Simply marking "first day of period" on a calendar actually obscures a lot of information.
And this "lack of visibility" has often been used as a basis for judging something as "not abnormal." What isn't measured rarely makes its way into medical discussions, workplace system design, or policy debates.
"You have symptoms, but there's nothing wrong on examination."
Between these words, repeated countless times in consulting rooms, many people's experiences have quietly slipped away. It's not anyone's fault. It's due to a structure built on the premise that data "doesn't exist."
3|The Meaning of Measurement
From a public health perspective, addressing something as a societal issue first requires a "baseline."
What is considered "normal" within a population? How much deviation from that baseline should be seen as a "change"? There was no such standard for menstruation until now. A gap existed right in the middle, between "individual sensation" and "medical test values."
I believe Emm, originating from the UK, is gradually trying to fill that void from the extension of daily life.

It has successfully commercialized the world's first smart menstrual cup. It's made of medical-grade silicone with a tiny sensor embedded within it.
Little special effort is required. There's no need to open an app every day or constantly translate one's feelings into words. The structure is such that data measured close to the body is later returned to the individual.

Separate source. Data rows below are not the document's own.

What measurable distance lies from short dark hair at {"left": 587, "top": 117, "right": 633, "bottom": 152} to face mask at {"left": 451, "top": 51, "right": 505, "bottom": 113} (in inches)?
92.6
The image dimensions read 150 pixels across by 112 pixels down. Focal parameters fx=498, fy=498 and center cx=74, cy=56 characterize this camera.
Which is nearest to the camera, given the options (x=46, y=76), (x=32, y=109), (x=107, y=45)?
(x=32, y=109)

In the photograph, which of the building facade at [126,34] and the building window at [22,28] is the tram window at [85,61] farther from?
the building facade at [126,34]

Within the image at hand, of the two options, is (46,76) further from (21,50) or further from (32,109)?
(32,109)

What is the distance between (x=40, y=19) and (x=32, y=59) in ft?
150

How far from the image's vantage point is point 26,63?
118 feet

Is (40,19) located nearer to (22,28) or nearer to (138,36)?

Another important design point to remember is that data transfer only occurs when the cup is outside the body and placed in its charging case. When it's inside the body, it does not communicate externally.
Balancing "measurement" and "privacy" will be a recurring theme for femtech. Emm's design already offers one way to answer that question.
4|My Thoughts
I believe that measuring is not an act of control over oneself.
It's about being able to treat one's body with a slightly finer resolution. Not data to incite anxiety, but data to increase the room for judgment.
"I feel like my flow is heavier than usual" can become "My flow is X mL heavier than usual." Just that change can slightly alter the quality of conversations with doctors, and with oneself.
And another important thing is that "my data" doesn't end with just me.
If individual records accumulate, they will eventually become the basis for research, the blueprint for systems, and a reference for decisions in someone's consulting room. The story of an individual body and the story of societal structures are continuous.
For us, introducing a product like Emm to Japan means more than just "selling a product." It's akin to the work of recontextualizing this "continuous part" within the Japanese context.
Japan's medical system. Working styles. Sex education in schools. Conversations at home.
What will change when the premise of "menstrual data exists" becomes commonplace in each of these areas? I believe the discussion about social implementation starts there.
Menstrual blood, once treated as "unclean," is quietly transforming into "information" to speak about individual health. I interpret the change that technology is now beginning to weave as precisely that.
5|A Quiet Question
Once measurement becomes commonplace, what kind of relationship will we re-establish with our bodies?
How many stages will we be able to place between "not abnormal" and "healthy"?
The answer is not yet here.
— Dr. Amina Sugimoto, PhD in Public Health (London School of Hygiene & Tropical Medicine) / Founder of fermata Inc.